Is it possible to use K-Means (or another Clusterization method) with point limits?

Question

Is it possible to use K-Means (or another Clusterization method) with point limits?

Asked 5 years, 5 months ago

Viewed 38 times

0

I am developing a cluster code with k-Means and I have the following question: It is possible to determine the point limits per cluster with k-Means or another algorithm?

Explaining the case better, in the code below, I have two predetermined centroids and 12 points. After running k-Means, we have 8 points on centroid 0 and 4 points on centroid 1.

from sklearn.cluster import KMeans
import numpy as np

#Centroids:
refs = [[-22.87042313, -43.33995681], [-22.91265768, -43.23596109]]
kmeans_model = KMeans(n_clusters=len(refs), random_state=0).fit(refs)
ref_labels = kmeans_model.labels_
centroids = kmeans_model.cluster_centers_

#Points:
points = [[-22.8595871, -43.2385504], [-23.0144844, -43.4727984], [-22.8727929, -43.4082954],
          [-22.9478637, -43.3652225], [-22.8213579, -43.1740529], [-22.9592171, -43.3508173],
          [-22.8236928, -43.3203929], [-22.9027656, -43.3541462], [-22.8749724, -43.5034297],
          [-22.8456399, -43.2840653], [-22.8893855, -43.2424886], [-22.8499984, -43.2564374]]

#Clustering:
kmeans_model.predict(points)
Output: array([1, 0, 0, 0, 1, 0, 0, 0, 0, 0, 1, 1], dtype=int32)

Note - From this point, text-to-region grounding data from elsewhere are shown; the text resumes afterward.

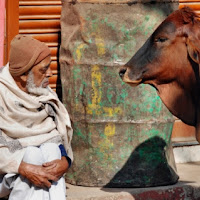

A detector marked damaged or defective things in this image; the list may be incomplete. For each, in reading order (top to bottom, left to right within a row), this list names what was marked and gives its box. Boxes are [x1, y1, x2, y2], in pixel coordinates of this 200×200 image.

rusty metal drum [60, 0, 179, 187]
rusted metal surface [60, 1, 179, 187]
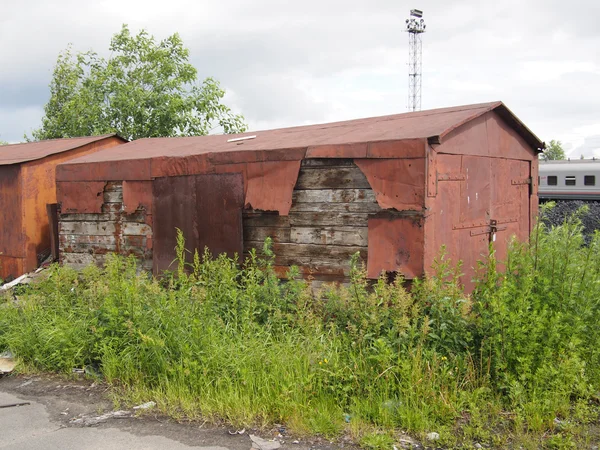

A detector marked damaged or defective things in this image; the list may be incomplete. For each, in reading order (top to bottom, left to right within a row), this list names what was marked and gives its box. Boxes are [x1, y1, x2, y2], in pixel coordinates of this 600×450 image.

rust stains on metal [0, 136, 124, 168]
rusty metal wall panel [0, 165, 23, 258]
rusty metal garage [0, 134, 126, 282]
rust stains on metal [57, 180, 105, 214]
rust stains on metal [122, 180, 152, 214]
rusty metal wall panel [152, 174, 244, 274]
rust stains on metal [152, 174, 244, 274]
rust stains on metal [243, 160, 300, 216]
rusty metal garage [55, 103, 544, 290]
rust stains on metal [356, 159, 426, 212]
rusty metal wall panel [356, 159, 426, 212]
rust stains on metal [366, 216, 426, 280]
rusty metal wall panel [368, 216, 424, 280]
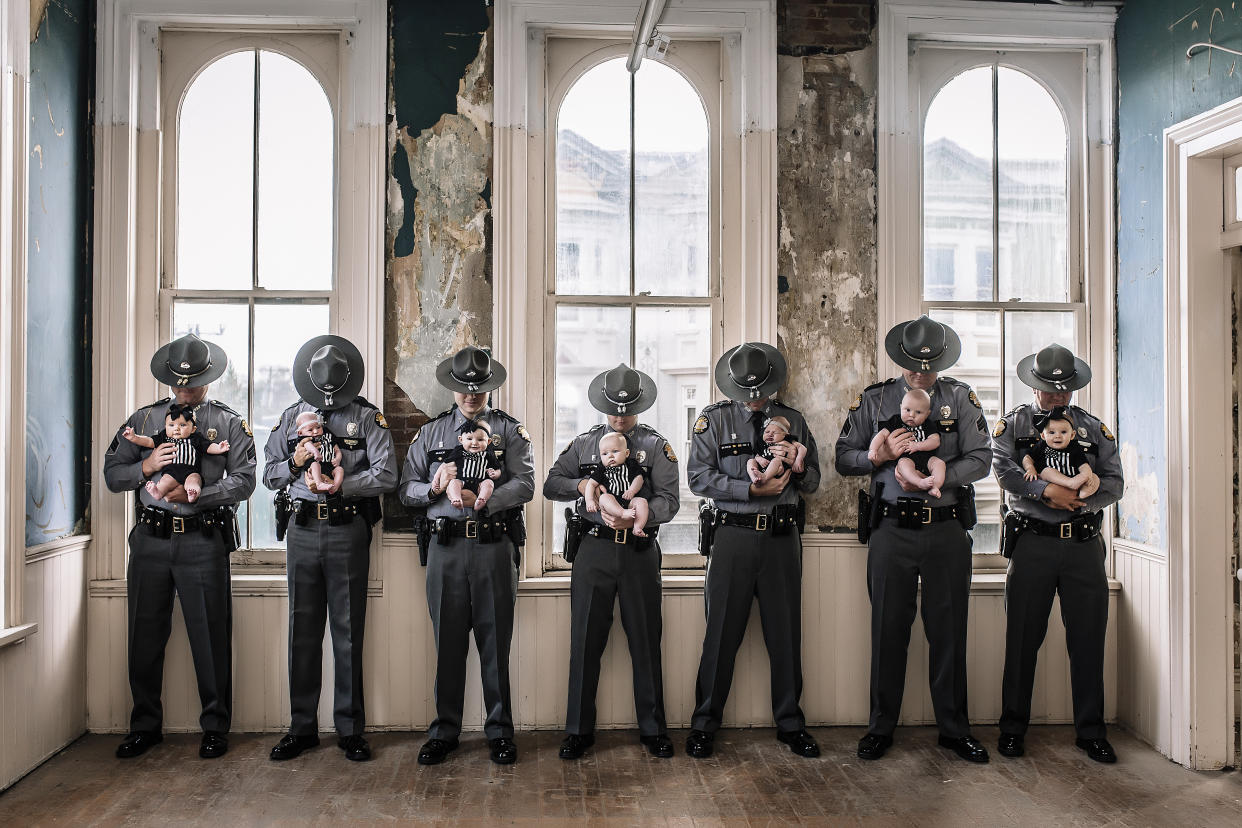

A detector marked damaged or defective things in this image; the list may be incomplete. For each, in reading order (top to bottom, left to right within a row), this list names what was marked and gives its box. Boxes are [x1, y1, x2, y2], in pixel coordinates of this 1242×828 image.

peeling paint [772, 50, 876, 532]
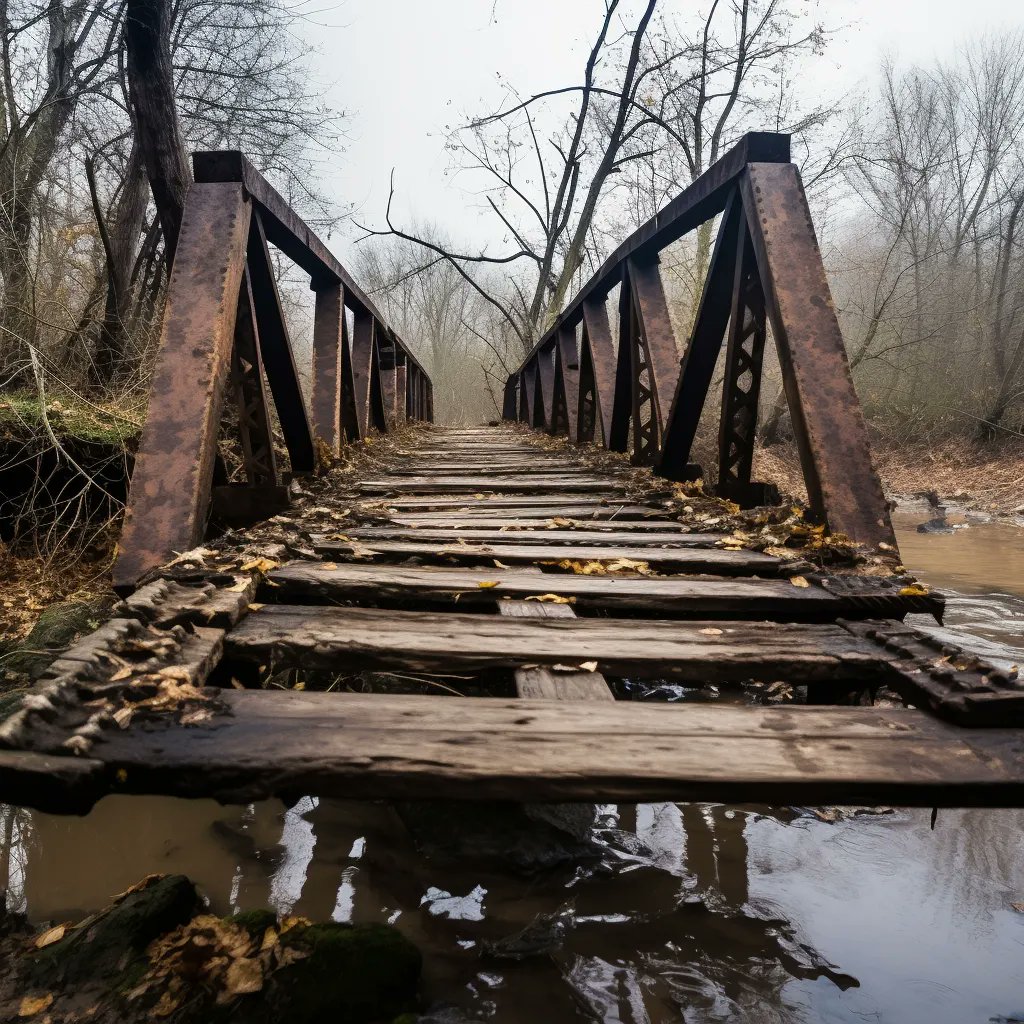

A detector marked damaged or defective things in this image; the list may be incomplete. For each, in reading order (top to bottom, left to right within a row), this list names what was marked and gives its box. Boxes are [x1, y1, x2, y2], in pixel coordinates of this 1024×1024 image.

rusted metal surface [113, 180, 250, 589]
rusted metal girder [113, 180, 250, 589]
rusty steel truss [114, 149, 434, 585]
rusted metal surface [311, 282, 344, 454]
rusty steel truss [503, 135, 897, 552]
rusted metal girder [741, 162, 892, 552]
rusted metal surface [737, 163, 897, 552]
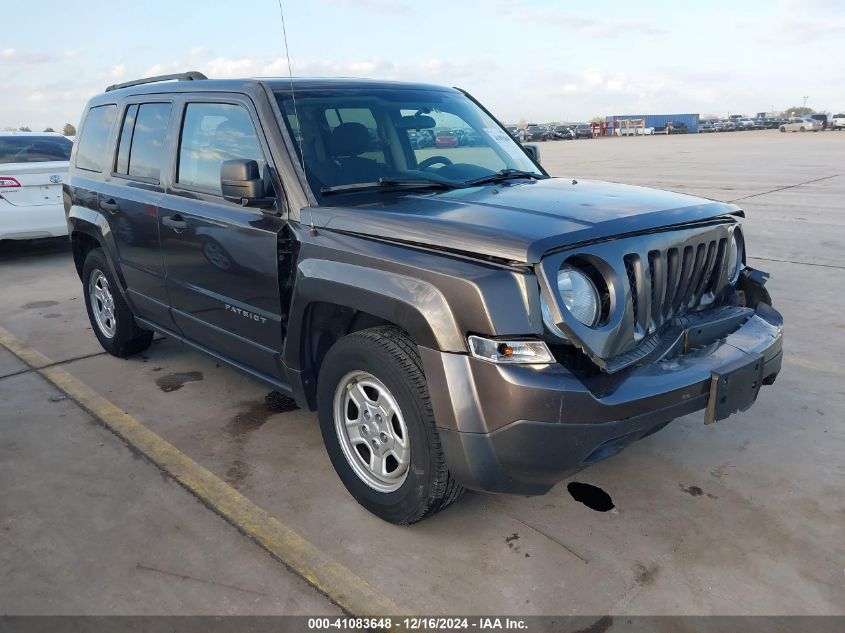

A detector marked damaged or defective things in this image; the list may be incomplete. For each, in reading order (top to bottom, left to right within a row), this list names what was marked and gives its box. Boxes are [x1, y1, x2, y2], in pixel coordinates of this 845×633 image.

exposed headlight housing [724, 228, 744, 282]
exposed headlight housing [556, 266, 596, 326]
exposed headlight housing [468, 334, 552, 362]
damaged front bumper [418, 302, 780, 494]
cracked bumper [418, 302, 780, 494]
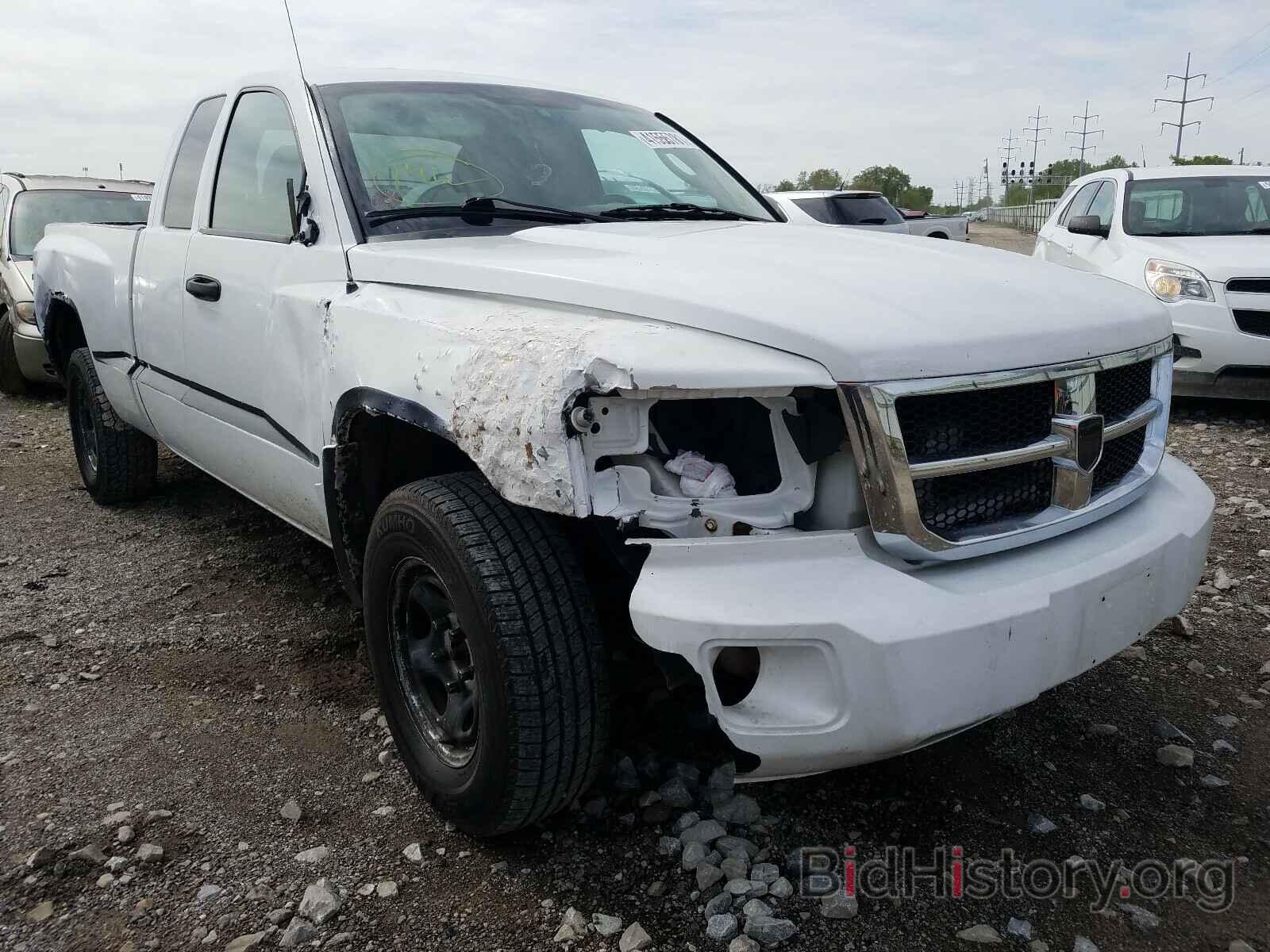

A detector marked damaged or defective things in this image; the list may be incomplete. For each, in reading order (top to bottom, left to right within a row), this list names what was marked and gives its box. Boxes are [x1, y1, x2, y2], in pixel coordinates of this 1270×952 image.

missing headlight opening [581, 386, 858, 538]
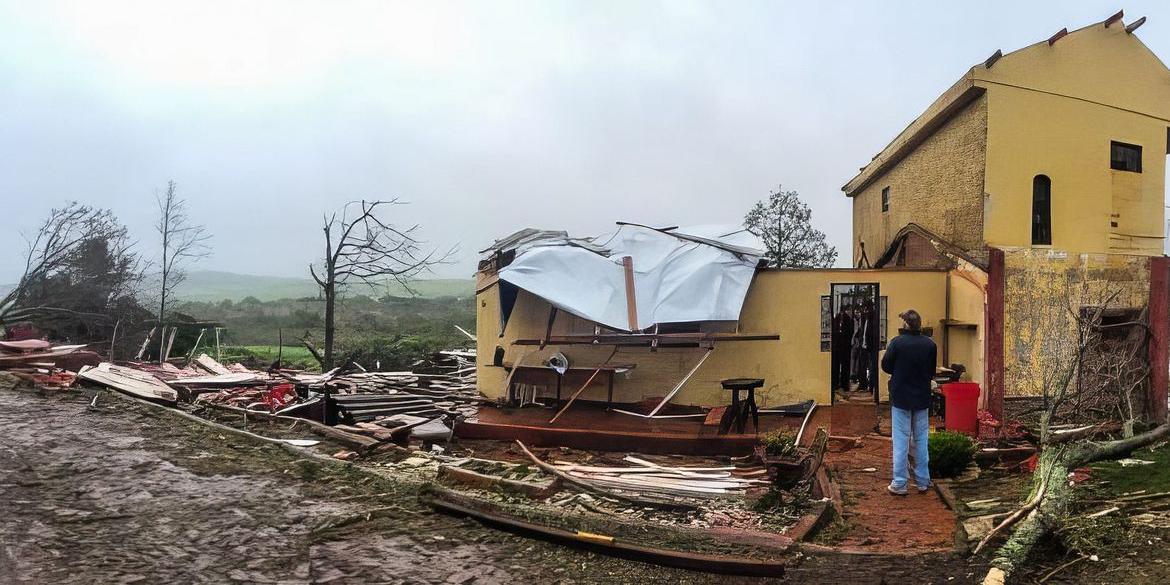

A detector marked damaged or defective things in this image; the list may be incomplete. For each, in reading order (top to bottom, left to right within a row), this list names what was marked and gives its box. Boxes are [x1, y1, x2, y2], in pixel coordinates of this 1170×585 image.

torn roofing sheet [488, 222, 760, 330]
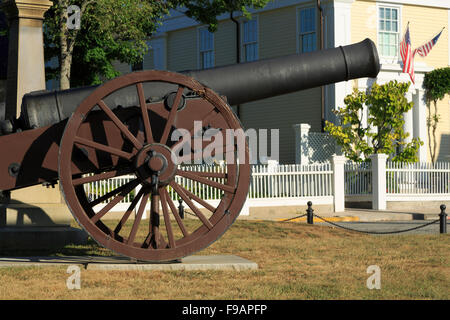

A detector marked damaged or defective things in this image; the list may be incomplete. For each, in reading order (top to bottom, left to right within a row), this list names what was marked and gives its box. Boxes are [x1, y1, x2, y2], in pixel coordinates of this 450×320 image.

I can determine how many points will be in each cluster and have a sort of 'spare''?

For example:

centroid 0 = 4 points

centroid 1 = 3 points

run the k-Means...

saída: [1,0,0,0,1,0,NA,NA,NA,NA,1,NA] The NA values would be the "surplus", values that are not close enough to achieve a "vacancy" in the cluster.

1 answer

Browser other questions tagged python k-means

You are not signed in. Login or sign up in order to post.

by AlexCiuffa • **2,402** points · Answer 1 · 2020-03-13T18:20:22+00:00

Maybe you should change your approach. If the goal is to have "values that are not close enough to achieve a 'vacancy' in the cluster", a density Clusterization approach seems more appropriate.

I suggest trying the DBSCAN (or even the OPTICS), which is implemented in sklearn, so just import and use the algorithm:

clustering = DBSCAN(eps=3, min_samples=2).fit(X)

Try to optimize the Epsilon parameter (eps), which represents the maximum distance between two points for one to be considered in the vicinity of the other.